Net-Works™ is designed to tackle the growing environmental problem of discarded fishing nets in some of the world’s poorest coastal communities and to support Interface’s ambitious goals for recycled content for its carpet tile.
Fishing for carpets
Nine thousand kilos of discarded fishing nets have been collected for recycling into carpet tiles, drastically transforming littered beaches along the Danajon Bank, Philippines.
Community-based supply chain
The program has established a community-based supply chain for collecting discarded fishing nets in rural coastal areas within the Danajon Bank, one of only six double-barrier reefs in the world.
Made from the same material that is used to make carpet yarn—can persist for centuries, taking a toll on the environment and marine life. Fishing nets are also one of the most abundant sources of recyclable nylon in the world.
Through collection of the fishing nets, artisanal fishers and community members who generally live at or below the poverty level can earn supplemental income. Keeping nets out of the water ensures their primary source of income – namely, the local marine life – stays healthy and intact.

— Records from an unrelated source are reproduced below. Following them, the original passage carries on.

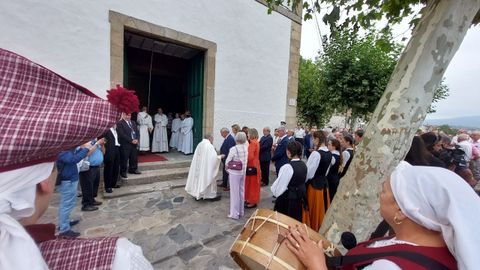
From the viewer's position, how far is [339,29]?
3943mm

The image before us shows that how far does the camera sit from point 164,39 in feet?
21.5

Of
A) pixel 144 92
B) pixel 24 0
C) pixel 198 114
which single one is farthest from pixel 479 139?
pixel 144 92

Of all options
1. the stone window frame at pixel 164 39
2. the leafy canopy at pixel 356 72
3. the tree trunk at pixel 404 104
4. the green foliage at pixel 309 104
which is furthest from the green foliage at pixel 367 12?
the green foliage at pixel 309 104

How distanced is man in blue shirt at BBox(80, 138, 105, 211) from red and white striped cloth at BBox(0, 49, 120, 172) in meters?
3.72

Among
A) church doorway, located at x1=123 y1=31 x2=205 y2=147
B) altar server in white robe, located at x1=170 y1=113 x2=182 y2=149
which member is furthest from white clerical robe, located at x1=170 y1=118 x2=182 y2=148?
church doorway, located at x1=123 y1=31 x2=205 y2=147

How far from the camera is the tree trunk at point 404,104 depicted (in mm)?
1974

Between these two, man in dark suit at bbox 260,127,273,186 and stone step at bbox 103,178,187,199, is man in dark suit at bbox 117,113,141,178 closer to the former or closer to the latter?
stone step at bbox 103,178,187,199

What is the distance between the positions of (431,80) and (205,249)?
3.26 metres

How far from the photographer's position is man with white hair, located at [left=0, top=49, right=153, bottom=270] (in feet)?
1.97

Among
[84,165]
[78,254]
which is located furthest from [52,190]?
[84,165]

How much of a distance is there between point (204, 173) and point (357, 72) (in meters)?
8.32

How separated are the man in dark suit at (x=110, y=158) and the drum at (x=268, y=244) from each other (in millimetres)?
4389

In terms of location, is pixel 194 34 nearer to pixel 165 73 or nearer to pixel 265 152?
pixel 265 152

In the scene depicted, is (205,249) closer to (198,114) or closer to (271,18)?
(198,114)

What makes Net-Works unique is the fact that the fishing nets are collected through an "inclusive business" partnership with a strong social benefit. Communities get the best possible price for the nets and encouragement to clean up coasts and waters, as well as inclusion in global supply chains—that would otherwise not be available in their villages.

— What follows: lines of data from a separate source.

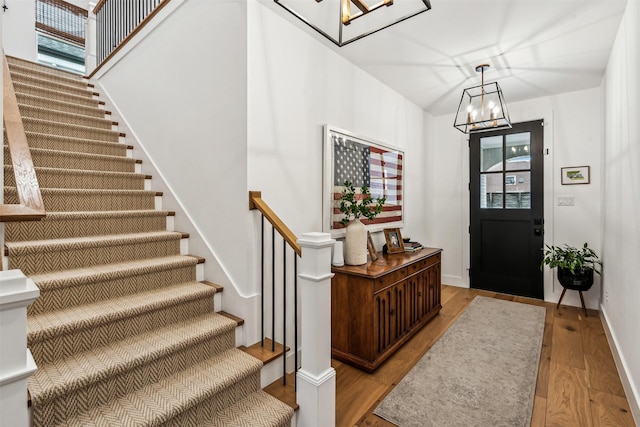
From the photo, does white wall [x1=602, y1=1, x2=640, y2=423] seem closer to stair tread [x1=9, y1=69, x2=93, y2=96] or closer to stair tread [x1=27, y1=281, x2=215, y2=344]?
stair tread [x1=27, y1=281, x2=215, y2=344]

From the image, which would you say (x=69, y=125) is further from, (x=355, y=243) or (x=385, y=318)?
(x=385, y=318)

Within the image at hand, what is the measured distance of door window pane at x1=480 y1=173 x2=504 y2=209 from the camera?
4.30 m

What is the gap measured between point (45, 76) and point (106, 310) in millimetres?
3423

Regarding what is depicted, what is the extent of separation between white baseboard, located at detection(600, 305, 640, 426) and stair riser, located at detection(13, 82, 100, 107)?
17.1 ft

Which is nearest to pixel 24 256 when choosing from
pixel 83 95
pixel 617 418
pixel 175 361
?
pixel 175 361

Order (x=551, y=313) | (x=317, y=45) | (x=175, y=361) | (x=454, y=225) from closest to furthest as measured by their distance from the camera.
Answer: (x=175, y=361), (x=317, y=45), (x=551, y=313), (x=454, y=225)

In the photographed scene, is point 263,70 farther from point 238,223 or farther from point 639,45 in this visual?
point 639,45

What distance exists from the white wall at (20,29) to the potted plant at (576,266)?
307 inches

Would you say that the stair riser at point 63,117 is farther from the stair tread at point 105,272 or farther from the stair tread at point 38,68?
the stair tread at point 105,272

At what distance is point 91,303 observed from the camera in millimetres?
1835

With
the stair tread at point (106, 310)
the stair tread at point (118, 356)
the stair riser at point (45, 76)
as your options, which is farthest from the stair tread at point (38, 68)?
the stair tread at point (118, 356)

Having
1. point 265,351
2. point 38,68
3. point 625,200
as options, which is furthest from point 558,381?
point 38,68

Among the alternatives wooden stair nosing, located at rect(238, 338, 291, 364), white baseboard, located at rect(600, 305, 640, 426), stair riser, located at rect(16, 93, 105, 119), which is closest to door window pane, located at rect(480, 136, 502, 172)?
white baseboard, located at rect(600, 305, 640, 426)

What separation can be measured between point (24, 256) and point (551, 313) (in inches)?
183
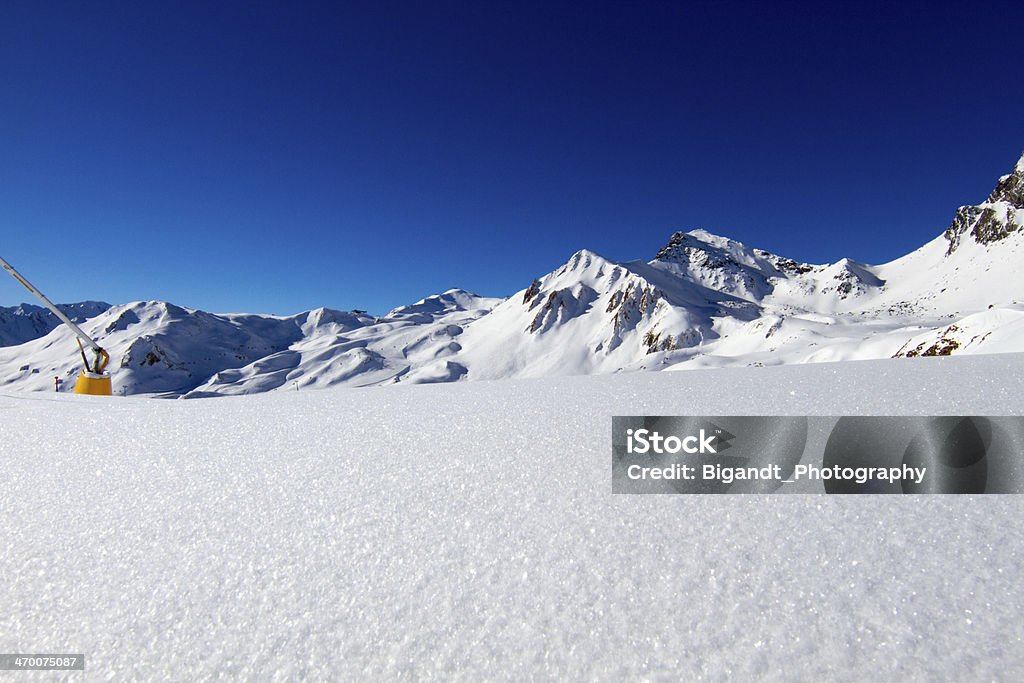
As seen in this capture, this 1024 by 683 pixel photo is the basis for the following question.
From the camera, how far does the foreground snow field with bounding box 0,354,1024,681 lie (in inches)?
45.1

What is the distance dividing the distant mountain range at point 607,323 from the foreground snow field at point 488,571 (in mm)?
51963

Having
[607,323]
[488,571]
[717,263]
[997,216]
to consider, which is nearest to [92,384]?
[488,571]

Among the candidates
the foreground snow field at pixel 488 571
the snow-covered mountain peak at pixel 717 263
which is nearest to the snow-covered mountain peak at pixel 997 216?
the snow-covered mountain peak at pixel 717 263

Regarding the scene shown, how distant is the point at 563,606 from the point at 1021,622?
4.12 ft

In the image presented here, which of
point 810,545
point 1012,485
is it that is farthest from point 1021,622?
point 1012,485

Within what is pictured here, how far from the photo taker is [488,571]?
1406 millimetres

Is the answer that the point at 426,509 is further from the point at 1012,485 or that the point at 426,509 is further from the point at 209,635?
the point at 1012,485

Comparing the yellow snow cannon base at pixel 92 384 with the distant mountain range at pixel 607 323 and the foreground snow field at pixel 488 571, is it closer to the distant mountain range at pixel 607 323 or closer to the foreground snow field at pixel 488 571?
the foreground snow field at pixel 488 571

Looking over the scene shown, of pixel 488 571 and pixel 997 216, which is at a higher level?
pixel 997 216

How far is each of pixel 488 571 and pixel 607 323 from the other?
4467 inches

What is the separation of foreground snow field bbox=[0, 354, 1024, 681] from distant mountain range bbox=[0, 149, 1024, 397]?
52.0 m

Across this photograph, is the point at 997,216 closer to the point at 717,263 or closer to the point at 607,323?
the point at 717,263

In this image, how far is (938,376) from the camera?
287 cm

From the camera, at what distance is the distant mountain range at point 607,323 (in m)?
86.2
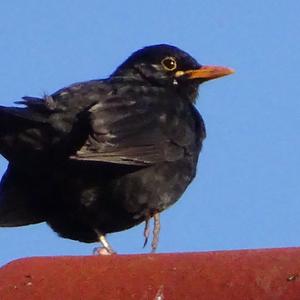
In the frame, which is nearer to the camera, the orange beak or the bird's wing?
the bird's wing

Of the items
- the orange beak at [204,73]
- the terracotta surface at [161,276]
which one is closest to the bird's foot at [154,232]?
the orange beak at [204,73]

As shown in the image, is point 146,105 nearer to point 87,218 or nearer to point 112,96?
point 112,96

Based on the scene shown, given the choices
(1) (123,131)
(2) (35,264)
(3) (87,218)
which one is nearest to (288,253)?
(2) (35,264)

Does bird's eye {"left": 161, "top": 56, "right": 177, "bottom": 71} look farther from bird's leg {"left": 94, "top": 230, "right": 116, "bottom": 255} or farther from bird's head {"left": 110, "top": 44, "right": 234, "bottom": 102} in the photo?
bird's leg {"left": 94, "top": 230, "right": 116, "bottom": 255}

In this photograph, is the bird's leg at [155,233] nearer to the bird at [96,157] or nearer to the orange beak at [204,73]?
the bird at [96,157]

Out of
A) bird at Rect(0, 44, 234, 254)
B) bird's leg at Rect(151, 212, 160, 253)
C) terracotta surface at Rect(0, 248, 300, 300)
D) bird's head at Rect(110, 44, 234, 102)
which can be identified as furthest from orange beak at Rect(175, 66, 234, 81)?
terracotta surface at Rect(0, 248, 300, 300)

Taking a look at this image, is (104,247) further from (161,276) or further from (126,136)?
(161,276)
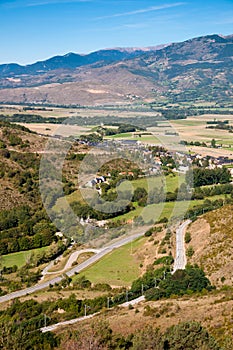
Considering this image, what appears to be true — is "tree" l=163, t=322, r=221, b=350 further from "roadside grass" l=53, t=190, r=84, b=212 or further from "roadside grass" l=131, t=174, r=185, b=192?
"roadside grass" l=131, t=174, r=185, b=192

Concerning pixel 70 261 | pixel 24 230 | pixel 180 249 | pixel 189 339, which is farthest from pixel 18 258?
pixel 189 339

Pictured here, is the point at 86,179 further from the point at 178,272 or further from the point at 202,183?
the point at 178,272

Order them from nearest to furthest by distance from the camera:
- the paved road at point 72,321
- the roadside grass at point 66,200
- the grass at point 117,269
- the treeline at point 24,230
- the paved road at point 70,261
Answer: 1. the paved road at point 72,321
2. the grass at point 117,269
3. the paved road at point 70,261
4. the treeline at point 24,230
5. the roadside grass at point 66,200

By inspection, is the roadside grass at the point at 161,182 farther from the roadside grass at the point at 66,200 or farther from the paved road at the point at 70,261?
the paved road at the point at 70,261

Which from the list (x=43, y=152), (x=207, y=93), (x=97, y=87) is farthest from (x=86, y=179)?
(x=207, y=93)

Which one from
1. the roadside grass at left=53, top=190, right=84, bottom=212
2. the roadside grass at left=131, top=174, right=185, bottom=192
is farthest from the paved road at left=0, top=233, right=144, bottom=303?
the roadside grass at left=131, top=174, right=185, bottom=192

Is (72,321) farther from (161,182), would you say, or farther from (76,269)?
(161,182)

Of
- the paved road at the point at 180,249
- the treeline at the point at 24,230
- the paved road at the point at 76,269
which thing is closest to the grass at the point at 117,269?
the paved road at the point at 76,269
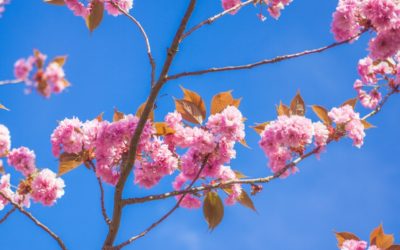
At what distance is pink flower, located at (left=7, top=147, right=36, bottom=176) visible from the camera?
12.9 ft

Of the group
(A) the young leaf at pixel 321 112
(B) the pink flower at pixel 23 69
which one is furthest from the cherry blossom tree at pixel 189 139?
(B) the pink flower at pixel 23 69

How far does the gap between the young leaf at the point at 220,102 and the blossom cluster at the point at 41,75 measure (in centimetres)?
189

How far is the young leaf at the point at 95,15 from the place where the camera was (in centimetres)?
394

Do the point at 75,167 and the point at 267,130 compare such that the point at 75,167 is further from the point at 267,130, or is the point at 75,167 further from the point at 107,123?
the point at 267,130

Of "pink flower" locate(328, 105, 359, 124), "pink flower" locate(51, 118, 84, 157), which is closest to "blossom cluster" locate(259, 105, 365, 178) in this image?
"pink flower" locate(328, 105, 359, 124)

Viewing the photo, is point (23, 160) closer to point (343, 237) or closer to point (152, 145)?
point (152, 145)

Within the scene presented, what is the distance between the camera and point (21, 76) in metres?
2.00

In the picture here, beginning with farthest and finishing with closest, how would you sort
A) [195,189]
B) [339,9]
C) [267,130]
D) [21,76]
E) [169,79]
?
[339,9] → [267,130] → [195,189] → [169,79] → [21,76]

• Global carpet tile manufacturer Interface, Inc., the Zoological Society of London (ZSL) and Project Seahorse Foundation for Marine Conservation Inc., Philippines (PSF) have collaborated to introduce and operate Net-Works, building a new source of recycled material. That material is reconstituted as 100-percent recycled yarn by Aquafil a global supplier of synthetic fibers.
Net-Works project manager
Dr. Nicholas Hill, Ph.D, Net-Works project manager, ZSL: “Recycling the nets has conservation benefits, that’s a given. But by taking an inclusive business approach we've done more. Community Banks have been set up so that income—including payment for the nets—can be kept safe. This means people can save income or take loans or micro-insurance in times of need to support their families. That's a real legacy.”

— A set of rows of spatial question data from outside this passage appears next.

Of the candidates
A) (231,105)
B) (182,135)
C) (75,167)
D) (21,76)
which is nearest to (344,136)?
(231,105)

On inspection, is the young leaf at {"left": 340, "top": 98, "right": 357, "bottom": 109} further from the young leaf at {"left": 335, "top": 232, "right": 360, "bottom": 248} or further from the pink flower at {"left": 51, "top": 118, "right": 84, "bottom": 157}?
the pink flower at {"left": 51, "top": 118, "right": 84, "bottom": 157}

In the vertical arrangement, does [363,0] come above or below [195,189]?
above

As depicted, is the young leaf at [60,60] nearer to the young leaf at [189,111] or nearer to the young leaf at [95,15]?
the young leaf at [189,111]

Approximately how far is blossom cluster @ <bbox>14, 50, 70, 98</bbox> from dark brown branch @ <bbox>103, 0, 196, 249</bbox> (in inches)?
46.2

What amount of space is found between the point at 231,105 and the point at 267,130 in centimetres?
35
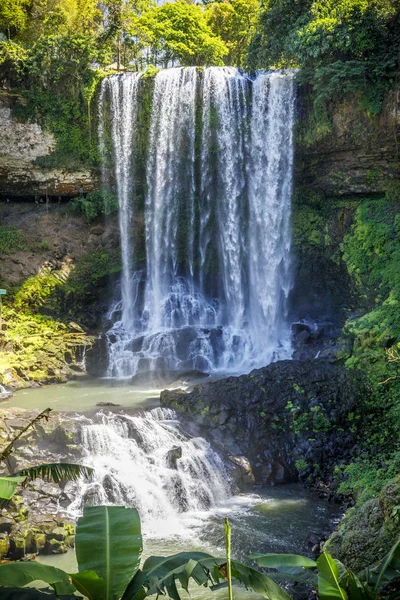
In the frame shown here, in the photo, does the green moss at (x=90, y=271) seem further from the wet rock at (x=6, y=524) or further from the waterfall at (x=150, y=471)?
the wet rock at (x=6, y=524)

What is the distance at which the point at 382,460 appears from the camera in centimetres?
1112

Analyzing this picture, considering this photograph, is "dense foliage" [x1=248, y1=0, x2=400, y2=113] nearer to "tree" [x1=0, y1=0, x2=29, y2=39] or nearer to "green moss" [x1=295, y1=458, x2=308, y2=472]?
"tree" [x1=0, y1=0, x2=29, y2=39]

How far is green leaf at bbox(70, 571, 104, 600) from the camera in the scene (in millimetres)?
3293

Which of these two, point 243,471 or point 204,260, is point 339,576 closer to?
point 243,471

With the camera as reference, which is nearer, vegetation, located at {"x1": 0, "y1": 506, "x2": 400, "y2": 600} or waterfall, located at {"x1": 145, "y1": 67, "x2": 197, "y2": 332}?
vegetation, located at {"x1": 0, "y1": 506, "x2": 400, "y2": 600}

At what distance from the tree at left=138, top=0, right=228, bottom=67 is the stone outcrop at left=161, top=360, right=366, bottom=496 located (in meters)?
20.6

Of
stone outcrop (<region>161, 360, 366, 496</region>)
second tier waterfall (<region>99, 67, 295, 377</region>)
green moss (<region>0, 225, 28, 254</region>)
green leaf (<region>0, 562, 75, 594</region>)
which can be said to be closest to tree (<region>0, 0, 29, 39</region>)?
second tier waterfall (<region>99, 67, 295, 377</region>)

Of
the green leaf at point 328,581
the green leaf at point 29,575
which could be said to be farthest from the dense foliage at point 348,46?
the green leaf at point 29,575

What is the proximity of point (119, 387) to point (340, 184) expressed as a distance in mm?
→ 9870

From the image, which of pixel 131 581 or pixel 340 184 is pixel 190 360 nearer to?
pixel 340 184

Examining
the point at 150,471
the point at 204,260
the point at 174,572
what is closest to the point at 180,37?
the point at 204,260

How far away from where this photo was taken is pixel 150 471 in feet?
36.8

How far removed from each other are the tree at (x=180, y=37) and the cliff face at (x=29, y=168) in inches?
397

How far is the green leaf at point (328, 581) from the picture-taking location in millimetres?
3367
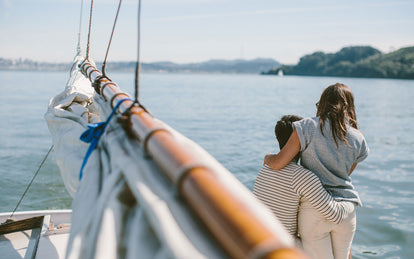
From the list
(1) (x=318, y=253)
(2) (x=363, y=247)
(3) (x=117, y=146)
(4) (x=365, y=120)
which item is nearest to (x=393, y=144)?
(4) (x=365, y=120)

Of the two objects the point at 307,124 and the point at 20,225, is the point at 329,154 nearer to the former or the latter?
the point at 307,124

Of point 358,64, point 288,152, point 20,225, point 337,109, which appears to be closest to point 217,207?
point 288,152

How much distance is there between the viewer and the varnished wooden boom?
0.58m

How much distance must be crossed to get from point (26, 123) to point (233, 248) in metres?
18.3

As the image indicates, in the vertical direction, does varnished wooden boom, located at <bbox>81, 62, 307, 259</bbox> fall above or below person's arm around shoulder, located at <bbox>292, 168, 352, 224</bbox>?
above

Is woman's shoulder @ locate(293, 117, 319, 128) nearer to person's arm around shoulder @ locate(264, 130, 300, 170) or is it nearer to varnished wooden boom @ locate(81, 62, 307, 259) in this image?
person's arm around shoulder @ locate(264, 130, 300, 170)

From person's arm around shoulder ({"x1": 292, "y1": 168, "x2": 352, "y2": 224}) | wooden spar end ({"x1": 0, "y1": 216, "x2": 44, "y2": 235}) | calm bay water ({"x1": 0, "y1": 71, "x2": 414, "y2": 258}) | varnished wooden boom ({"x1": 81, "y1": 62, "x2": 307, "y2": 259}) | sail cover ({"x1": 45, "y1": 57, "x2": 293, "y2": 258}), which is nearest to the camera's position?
varnished wooden boom ({"x1": 81, "y1": 62, "x2": 307, "y2": 259})

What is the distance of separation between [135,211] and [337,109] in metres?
1.54

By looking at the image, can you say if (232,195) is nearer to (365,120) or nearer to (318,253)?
(318,253)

“It may seem a little crazy that a commercial carpet tile company has ended up working with the fishing community on a remote double barrier reef,” said Miriam Turner, AVP Co-innovation, Interface, Inc. “But that's the beauty of seeing design as more than just product. Co-innovating with experts from lots of different disciplines has been brilliant; together we've re-imagined what the value chain could look like. Sustainability is the mother of all collaborations after all.”
“Of course we get the chance to recover waste material that perfectly fits our ECONYL® Regeneration System. But what really excites and motivates us, is that we foster societal change among the fishers of the Philippines while improving their everyday conditions. It is not only a revolution in business or in supply chain, it is a whole change in mentality that involves suppliers, communities, producers and the final customers,” said Giulio Bonazzi, CEO Aquafil, Arco Italy.